The licensing agreement enables Telstra to bring CSIRO's Virtual Critical Care Unit (ViCCU®) to market using its Government IP broadband network - connecting clinical specialists in major hospitals with staff and patients in country hospitals.

Dr Alex Zelinsky, director of CSIRO's ICT Centre, said that ViCCU®'s unique combination of multiple high quality video, audio and data streams allowed the specialist to see and talk to the patient, view scanned test results and instruct staff who were undertaking emergency medical examinations and treatments.

"ViCCU® was developed in consultation with trauma specialists at Nepean Hospital and has been piloted by Sydney West Area Health Service over the past two years," says Dr Zelinsky.

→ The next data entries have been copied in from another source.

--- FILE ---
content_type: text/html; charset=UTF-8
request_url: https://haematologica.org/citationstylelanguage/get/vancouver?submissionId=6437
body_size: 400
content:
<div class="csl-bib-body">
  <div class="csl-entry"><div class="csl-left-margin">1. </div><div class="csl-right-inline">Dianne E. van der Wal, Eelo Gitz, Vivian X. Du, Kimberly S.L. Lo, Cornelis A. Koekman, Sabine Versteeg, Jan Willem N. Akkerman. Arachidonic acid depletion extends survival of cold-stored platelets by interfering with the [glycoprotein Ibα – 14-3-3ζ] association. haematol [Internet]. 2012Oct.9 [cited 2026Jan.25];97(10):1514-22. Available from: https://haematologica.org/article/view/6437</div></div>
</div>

Designed to allow emergency patients at Blue Mountains Hospital to be treated locally rather than transferred to the metropolitan based Nepean Hospital - ViCCU® aims to give patients at Katoomba the benefit of around-the-clock access to emergency specialists at Nepean Hospital.

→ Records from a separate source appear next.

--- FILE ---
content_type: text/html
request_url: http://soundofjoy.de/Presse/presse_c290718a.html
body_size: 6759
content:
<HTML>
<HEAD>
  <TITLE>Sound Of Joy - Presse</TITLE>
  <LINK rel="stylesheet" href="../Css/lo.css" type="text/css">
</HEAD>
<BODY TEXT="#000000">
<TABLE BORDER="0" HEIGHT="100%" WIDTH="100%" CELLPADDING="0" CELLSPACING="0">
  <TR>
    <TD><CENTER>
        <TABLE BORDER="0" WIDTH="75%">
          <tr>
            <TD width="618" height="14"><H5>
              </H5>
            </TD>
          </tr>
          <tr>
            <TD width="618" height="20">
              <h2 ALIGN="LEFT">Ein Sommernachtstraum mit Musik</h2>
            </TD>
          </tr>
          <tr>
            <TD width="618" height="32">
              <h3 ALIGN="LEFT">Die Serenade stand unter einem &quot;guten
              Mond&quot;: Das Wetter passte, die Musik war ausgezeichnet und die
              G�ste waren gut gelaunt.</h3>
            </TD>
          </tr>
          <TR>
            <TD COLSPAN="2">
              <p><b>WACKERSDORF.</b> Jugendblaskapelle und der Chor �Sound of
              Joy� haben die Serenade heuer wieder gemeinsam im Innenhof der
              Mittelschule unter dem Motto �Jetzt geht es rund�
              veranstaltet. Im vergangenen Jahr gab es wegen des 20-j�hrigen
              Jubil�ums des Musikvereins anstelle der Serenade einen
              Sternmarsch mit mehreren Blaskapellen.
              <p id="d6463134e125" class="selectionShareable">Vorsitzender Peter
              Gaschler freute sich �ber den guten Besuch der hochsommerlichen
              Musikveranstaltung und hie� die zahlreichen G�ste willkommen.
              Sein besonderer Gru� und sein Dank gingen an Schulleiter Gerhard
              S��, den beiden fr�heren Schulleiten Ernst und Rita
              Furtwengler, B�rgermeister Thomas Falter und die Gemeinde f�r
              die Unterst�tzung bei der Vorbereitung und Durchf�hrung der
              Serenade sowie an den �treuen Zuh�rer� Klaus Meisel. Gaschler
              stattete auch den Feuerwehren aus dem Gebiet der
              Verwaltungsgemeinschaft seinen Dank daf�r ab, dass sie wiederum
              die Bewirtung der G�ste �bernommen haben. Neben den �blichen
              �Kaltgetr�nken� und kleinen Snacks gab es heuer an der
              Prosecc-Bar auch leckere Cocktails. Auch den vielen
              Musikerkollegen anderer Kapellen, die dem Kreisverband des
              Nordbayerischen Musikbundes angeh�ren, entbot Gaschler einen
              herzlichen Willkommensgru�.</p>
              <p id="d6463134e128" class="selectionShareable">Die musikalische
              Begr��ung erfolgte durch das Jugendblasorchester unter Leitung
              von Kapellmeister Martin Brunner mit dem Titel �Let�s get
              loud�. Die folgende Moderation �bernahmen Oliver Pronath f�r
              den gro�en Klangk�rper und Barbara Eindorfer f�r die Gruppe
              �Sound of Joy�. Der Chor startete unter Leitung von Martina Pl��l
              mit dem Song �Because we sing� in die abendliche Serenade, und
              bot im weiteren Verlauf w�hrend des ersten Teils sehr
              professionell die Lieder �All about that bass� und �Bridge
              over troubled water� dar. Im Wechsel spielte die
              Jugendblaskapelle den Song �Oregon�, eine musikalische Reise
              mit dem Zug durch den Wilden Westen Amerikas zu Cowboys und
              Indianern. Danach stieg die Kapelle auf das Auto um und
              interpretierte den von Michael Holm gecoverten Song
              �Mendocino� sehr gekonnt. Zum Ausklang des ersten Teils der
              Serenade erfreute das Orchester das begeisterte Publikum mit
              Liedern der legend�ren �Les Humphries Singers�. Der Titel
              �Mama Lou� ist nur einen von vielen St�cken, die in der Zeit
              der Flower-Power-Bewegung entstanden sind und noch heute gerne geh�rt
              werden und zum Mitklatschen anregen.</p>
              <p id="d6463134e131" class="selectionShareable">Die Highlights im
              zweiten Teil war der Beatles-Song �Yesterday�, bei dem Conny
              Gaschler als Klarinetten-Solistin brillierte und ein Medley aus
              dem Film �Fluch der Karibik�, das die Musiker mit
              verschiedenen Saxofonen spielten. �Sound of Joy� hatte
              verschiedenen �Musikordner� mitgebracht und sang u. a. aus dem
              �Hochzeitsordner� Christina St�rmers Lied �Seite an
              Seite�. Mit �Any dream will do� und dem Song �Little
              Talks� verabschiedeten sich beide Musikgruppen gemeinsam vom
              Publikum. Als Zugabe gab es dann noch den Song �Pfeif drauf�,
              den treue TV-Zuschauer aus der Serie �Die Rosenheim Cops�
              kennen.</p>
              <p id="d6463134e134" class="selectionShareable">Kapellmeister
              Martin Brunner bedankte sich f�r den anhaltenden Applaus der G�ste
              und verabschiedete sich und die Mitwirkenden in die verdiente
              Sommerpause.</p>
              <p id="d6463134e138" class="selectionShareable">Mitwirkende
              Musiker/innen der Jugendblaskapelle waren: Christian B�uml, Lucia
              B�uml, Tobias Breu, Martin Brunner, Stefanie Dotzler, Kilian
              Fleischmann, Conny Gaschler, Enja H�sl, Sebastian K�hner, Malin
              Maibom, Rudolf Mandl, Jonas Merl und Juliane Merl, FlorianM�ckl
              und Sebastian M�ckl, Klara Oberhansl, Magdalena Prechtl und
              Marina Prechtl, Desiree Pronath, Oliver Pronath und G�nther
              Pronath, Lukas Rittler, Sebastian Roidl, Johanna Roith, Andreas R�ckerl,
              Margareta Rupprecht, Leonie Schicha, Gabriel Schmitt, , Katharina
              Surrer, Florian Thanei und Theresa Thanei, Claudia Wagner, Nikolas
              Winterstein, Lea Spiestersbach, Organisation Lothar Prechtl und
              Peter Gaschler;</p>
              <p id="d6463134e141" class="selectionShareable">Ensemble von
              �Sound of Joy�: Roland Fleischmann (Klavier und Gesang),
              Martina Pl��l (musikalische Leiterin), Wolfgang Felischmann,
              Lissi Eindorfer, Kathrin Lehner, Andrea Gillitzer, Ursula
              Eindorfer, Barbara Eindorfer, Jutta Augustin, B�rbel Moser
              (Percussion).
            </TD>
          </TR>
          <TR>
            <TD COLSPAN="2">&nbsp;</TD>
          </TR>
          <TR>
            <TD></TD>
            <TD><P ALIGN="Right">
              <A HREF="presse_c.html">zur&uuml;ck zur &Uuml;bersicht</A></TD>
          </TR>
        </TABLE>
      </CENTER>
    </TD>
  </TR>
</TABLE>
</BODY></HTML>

ViCCU® also enables quick diagnosis for patients who do require transfer to metropolitan hospital for highly specialised care.

Telstra's managing director of convergent solutions and sales, Lynda O'Grady, said Telstra was the only company in Australia with the experience and network reach and reliability capable of delivering CSIRO's innovation to the health sector.

"Without customer confidence in the solution and brand many of Australia's great inventions remain prototypes in research labs," O'Grady said.

"Telstra's strength is in its relationships and network reach across regional Australia and we are proud that we can put this to good use to help save lives."

The development of ViCCU® was funded by the Department of Communications Information Technology and Arts through the Centre for Networking Technology for the Information Economy (CeNTIE) project and SWAHS.

Telstra plans to have a solution available to hospitals around Australia by late 2006.